Chemical reactions involve the transformation of reactants into products. Each chemical reaction has a distinct mechanism, which is the step-by-step sequence of elementary reactions by which overall chemical change occurs. These mechanisms underpin the rate laws that describe the reaction.

Using the given exercise as an example, the chlorination of chloroform involves a reaction between \( \mathrm{Cl}_{2}(g) \) and \( \mathrm{CHCl}_{3}(g) \). During this transformation, different bonds break and new bonds form, resulting in products \( \mathrm{HCl}(g) \) and \( \mathrm{CCl}_{4}(g) \). The stoichiometry of this particular reaction tells us the proportion of reactants that combine to form to the products.

Chemical reactions occur at different rates, and comprehending these rates aids in predicting how fast and to what extent the conversion will proceed. Understanding chemical reactions at a deeper level can also elucidate the dynamic interaction of molecules during the process.

Stoichiometry

Stoichiometry is a fundamental concept in chemistry that helps us relate the quantities of reactants and products in a chemical reaction. It stems from the balanced chemical equation that represents a chemical reaction. Each coefficient in this equation indicates the relative number of moles of a given species.

For the reaction given in the exercise, knowing that one mole of \( \mathrm{Cl}_{2} \) reacts with one mole of \( \mathrm{CHCl}_{3} \) to form one mole of \( \mathrm{HCl} \) and one mole of \( \mathrm{CCl}_{4} \) allows us to determine how much of each substance is consumed or produced in the process.
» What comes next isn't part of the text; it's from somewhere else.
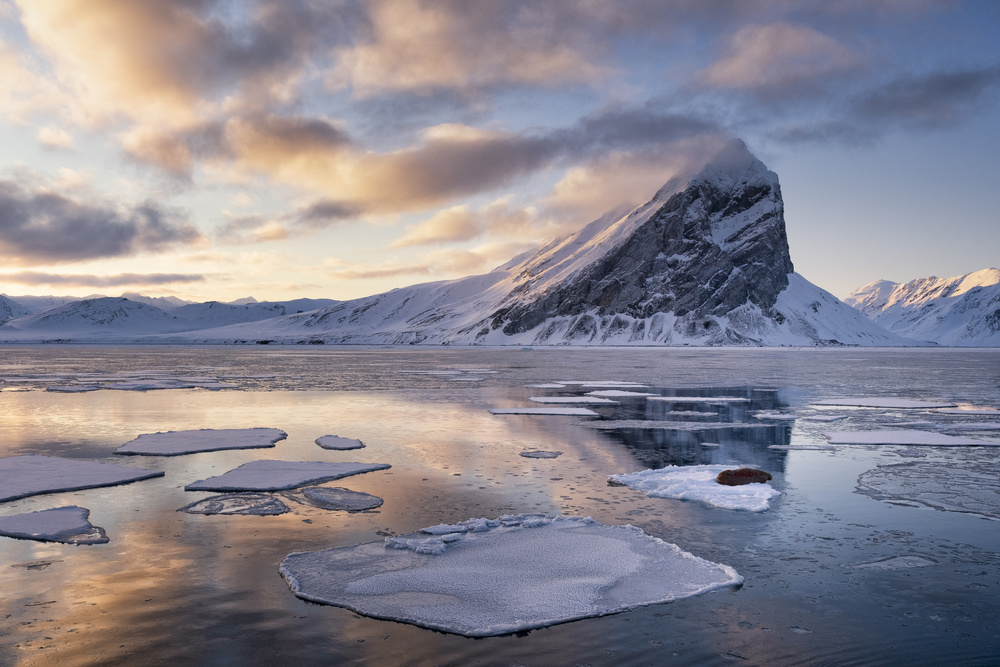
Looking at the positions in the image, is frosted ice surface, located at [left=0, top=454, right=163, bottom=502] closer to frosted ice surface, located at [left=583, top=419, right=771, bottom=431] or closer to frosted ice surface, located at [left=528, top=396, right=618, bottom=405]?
frosted ice surface, located at [left=583, top=419, right=771, bottom=431]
Stoichiometry is vital for calculating reactant amounts needed or predicting amounts of products formed. This relationship not only aids in performing practical chemical calculations but also provides insight into the economy of reactions. It guides chemists in formulating precise proportions and enhances efficiency in industrial chemical processes.